# Two week wait symptoms that ended in a bfp



## JamieLoves

Wanted to know symptoms that resulted in pregnancy,care to share? :bfp:


----------



## Jozilyn

JamieLoves said:


> Wanted to know symptoms that resulted in pregnancy,care to share? :bfp:

So happy for you! I can't wait til I get mine! Best wishes for you and the baby!


----------



## JamieLoves

Jozilyn said:


> JamieLoves said:
> 
> 
> Wanted to know symptoms that resulted in pregnancy,care to share? :bfp:
> 
> So happy for you! I can't wait til I get mine!
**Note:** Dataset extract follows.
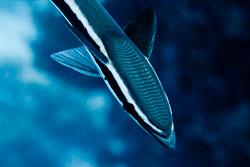 BD-100921-St-Johns-1959-Echeneis-naucrates.-Linnaeus.-1758-[Live-sharksucker.-Huvudsugare].jpg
Best wishes for you and the baby!Click to expand...




I'm not pregnant lol I wish I was,I was just asking if anyone who got pregnant would share their early symptoms


----------



## NMichMomma

Going off my last pregnancy, JUST LIKE PMS!! Seriously!:witch:! Cramps, extreme moodswings, I was thirsty a lot, I had a heavy feeling in my lower gut -but that is very normal with pms too! I was emotional at times other times I felt Awesome!

Since my first pregnancy I am very intune with my body. Early pregnancy symptoms AND PMS go hand in hand. I have thought on a few occasions that I was pg and AF showed up anyways!:sad2: So I wait patiently until she is supposed to show(and then some as I am PCOS and my cycles are LONNG!) before I even consider taking a hpt test. Sad, but true. :nope:

Good Luck. I hope others answer. Everyone is different. I will say that most women on here are hypersensitive to what their bodies are going through, more so then when not TTC. We will over analyze every symptom, twinge, speck of blood etc. Just is through my observations KWIM? Good Luck!!!


----------



## TxGreen

I didn't really have that many symptoms. Just some cramping and I was really thirsty. I agree with the PP that we tend to over analyze every symptom. I saw more "symptoms" when I wasn't pregnant. I think that most symptoms don't occur until you are around 6-7 weeks pregnant, at least this is what I have read many other places.


----------



## kammy23

thats the problem im having at the min . seems to be pms and pregnancy symptoms are so alike, and im on clomid so everything is more intense n feels diff to every other pms signs iv had before. but 5 days til i can test i have to try n ignore my body becos its hard not to get attached to every little symptom xxxxx :dust:


----------



## Preciousone

Hi all I'm curious too about symptoms I'm not SS again as last month I convinced myself I was pregnant !! I read on a thread a woman burped more than usual and said she thinks It could be a sign !! Come on ?? Please get realistic and stop testing at 2dpo !! It's frustrating but we are all on the same boat hold off until at least 11dpo I think if not later ! You are purely torturing yourselves ! Fx to you all and GL x


----------



## JamieLoves

I agree with you ladies,and we all are guilty of over analyzing,after talking to my sister who is a mother of two,she told me she didn't know she was pregnant and she wasn't trying.Even though it's not bad to hear some symptoms to keep our curiosity.


----------



## JamieLoves

Maybe I'm over analyzing but I have a stomach ache and killer gas.


----------



## New2Bumps

Hi, I just this evening posted a thread about my symptoms this month that led to my bfp:

https://www.babyandbump.com/two-week-wait/996917-thought-id-share-symptoms-led-bfp.html


----------



## JamieLoves

New2Bumps said:


> Hi, I just this evening posted a thread about my symptoms this month that led to my bfp:
> 
> https://www.babyandbump.com/two-week-wait/996917-thought-id-share-symptoms-led-bfp.html

Thanks for sharing!!


----------



## Jozilyn

[QUMyOTE=JamieLoves;17774147]


Jozilyn said:


> JamieLoves said:
> 
> 
> Wanted to know symptoms that resulted in pregnancy,care to share? :bfp:
> 
> So happy for you! I can't wait til I get mine! Best wishes for you and the baby!Click to expand...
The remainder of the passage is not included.